» **Passage for review**
....

There is also an adaptive process that moves the CPU processing of sends to the threads with lowest load. Thus in a highly loaded data node we will avoid the sending in overloaded threads to ensure that we can process all the requests coming in.

In addition RonDB uses special handling of large messages, where the large part of the message is transported in a special section. This section is only read by the receiving thread (usually the data owning thread), thus there is no extra cost in passing this part through other threads (usually the transaction processing thread). When received by RonDB from the API this is a simple interpreted program. Messages sent back to the API are sent directly from the data owning part to the API, this message doesn't pass through any Thread Pipeline. Only messages that are part of transaction handling are sent back to the transaction processing part.

Latency in the Thread Pipeline

The next question that one could ask is whether the latency is negatively affected by the thread pipeline. In ScyllaDB they report that the mean execution time for a request is 282 microseconds. This is an eternity when compared to the latency overhead of a thread pipeline. Even if all threads are sleeping when the request arrives, the wakeup latency of a thread is around 5-10 microseconds. So in the absolute worst case there is an added latency of around 15-25 microseconds to execute this thread pipeline.

However in reality the latency at 0% usage is seldom interesting. The latency of interest is the latency that you get when the load starts to reach the highest load. In this case the extra latency that the thread pipeline comes close to zero since most of the threads are awake in this situation.

The total execution time of a key-value lookup in RonDB data nodes is around 2-3 microseconds and writes around 5 microseconds. The thread pipeline means that each thread can execute at maximum speed all the time. An expected latency in a loaded RonDB data node would be on the order of 50 microseconds and thus the overhead of wakeup latencies in this case will be no more than 10% added latency. Compared to the advantages that the Thread Pipeline provides it is a good idea.

Actually this behaviour is of great use in that RonDB becomes more efficient as load increases. Thus if RonDB is overloaded it will become more efficient since the threads will continuously be busy executing the messages and batch effects will increase as the load increases.

Efficiency of the Thread Pipeline

The real performance in a database is not determined by the number of instructions per second. The performance is determined by the number of instructions to execute for an operation divided by the number of instructions executed per cycle. RonDB reaches an IPC of the most critical database code of 1.27. Many other DBMSs have reported numbers in the order of 0.25-0.5. Thus it is clear that the separation of code into a thread pipeline works well.

....

» **What you will do**
1: Answer these from the passage on RonDB's thread pipeline:
(a) How long is the wakeup latency of a thread?
(b) What mean execution time for a request does ScyllaDB report?
(c) What IPC does RonDB reach for its most critical database code?
2: Proceed with the passage on RonDB's thread pipeline, picking up after its final sentence.
The entries are not needed for anything here.

....

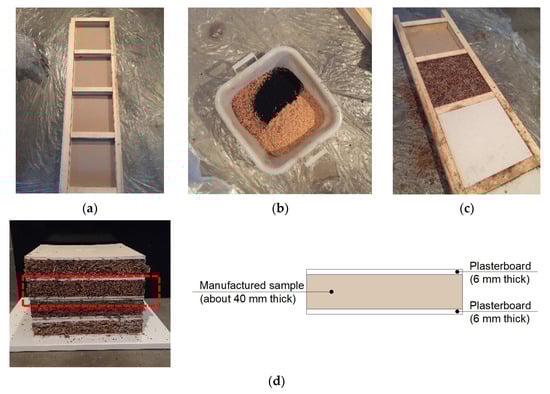 (a)

(b)

(c)

Manufactured sample
(about 40 mm thick)

Plasterboard
(6 mm thick)

Plasterboard
(6 mm thick)

(d)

....

» **Solved tasks**
1:
(a) Around 5-10 microseconds.
(b) 282 microseconds.
(c) 1.27.

2:
At the same time we have used many other tricks in RonDB to achieve the desired performance.

One such trick is how we designed our protocols. Most internet protocols are heavy CPU consumers. I had a master thesis student design a generic protocol engine that was intended to be used in NDB. This was probably the most important master thesis project I led. It showed exactly how to NOT do it. When the project was ready and I saw the resulting code, I realised that there is no way to get that code to become efficient. Thus NDB protocols are based on messages where the message data are residing in fixed positions. Thus no protocol processing is required, only copying from the message to data structures used by internal operations.

The code to process those messages can have a lot of instructions, but it is code without any logic, basically just processing fixed data move instructions for the most part. Thus this code is extremely efficient on modern CPUs. In addition the code in RonDB provides hints to the C++ compiler which branches are the normal path through the code. This is important since RonDB is implementing failfast, thus the code is filled with extra assert statements (implemented using a macro called ndbrequire) that will crash the data node immediately if any data is not consistent. All these asserts are also executed in production code to ensure that we don’t continue executing in an incorrect program state. In addition we also constantly generate crash information in the code to be able to understand exactly what happens if there is a failure.

Thus with all the talk about low latency and high throughput, it is important to understand that the highest priority in RonDB is to achieve the highest possible availability.

Instruction Cache

So will our approach decrease the amount of CPU instructions? The answer is no, there will be extra instructions to process the protocol between threads and at times there will be extra CPU instructions to handle context switches. So how can we gain from executing more CPU instructions?

To answer that question I will start by telling a story from my history. I was working in a large company that developed a number of real-time databases in the 1990s. One of those databases was implemented in C++ and aimed at being very efficient. The problem it had was that it used too much generated code and too much code in general. When the code was analysed it was discovered that it spent 5 out of 6 CPU cycles waiting for the instruction cache.

Another story from the 1990s was when I wrote an interpreter for the HW that this company developed. One day I was working on some optimisations, I thought I had done a terrific job, so expected at least 5-10% improvements. I saw 2% decline in performance. After a long day of work I went home very disappointed. Next day I returned and didn’t want to continue working on these things immediately, so I spent some time simply reorganizing the code to get a better flow. Next I ran the tests again not expecting any difference, I was simply verifying that the tests were still working. I saw a 15% improvement. I was very surprised and thought that something must be wrong. However what I found out was that code reordering can have a substantial impact on performance.

This experience I brought with me into the development of NDB and now into RonDB. Thus if you read the code in RonDB you will notice that the code is written such that methods are organised in the flow of execution. Thus using code reordering flags in C++ compilers on the code in RonDB usually leads to  worse performance since the code is already organised in an efficient manner.

From the above description I am hoping that the message is conveyed that it is of great importance to avoid executing too much code in a single thread. Decreasing the code size executed in a single thread means that this CPU will be focused on its task.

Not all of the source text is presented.